### Your task
Copy, word for word, each line of the data below from the first through the line containing "Zum 70. Geburtstag", and stop there.

Segment Start: Provided records

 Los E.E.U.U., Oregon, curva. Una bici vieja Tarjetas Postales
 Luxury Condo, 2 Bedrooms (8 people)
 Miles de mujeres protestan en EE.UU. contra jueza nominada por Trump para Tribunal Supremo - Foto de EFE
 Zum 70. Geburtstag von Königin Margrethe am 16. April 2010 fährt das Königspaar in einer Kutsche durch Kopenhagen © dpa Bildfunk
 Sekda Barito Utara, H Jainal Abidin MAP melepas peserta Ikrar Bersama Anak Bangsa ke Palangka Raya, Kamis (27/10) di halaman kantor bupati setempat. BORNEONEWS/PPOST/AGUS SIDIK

Segment End: Provided records

### The answer
 Los E.E.U.U., Oregon, curva. Una bici vieja Tarjetas Postales
 Luxury Condo, 2 Bedrooms (8 people)
 Miles de mujeres protestan en EE.UU. contra jueza nominada por Trump para Tribunal Supremo - Foto de EFE
 Zum 70. Geburtstag von Königin Margrethe am 16. April 2010 fährt das Königspaar in einer Kutsche durch Kopenhagen © dpa Bildfunk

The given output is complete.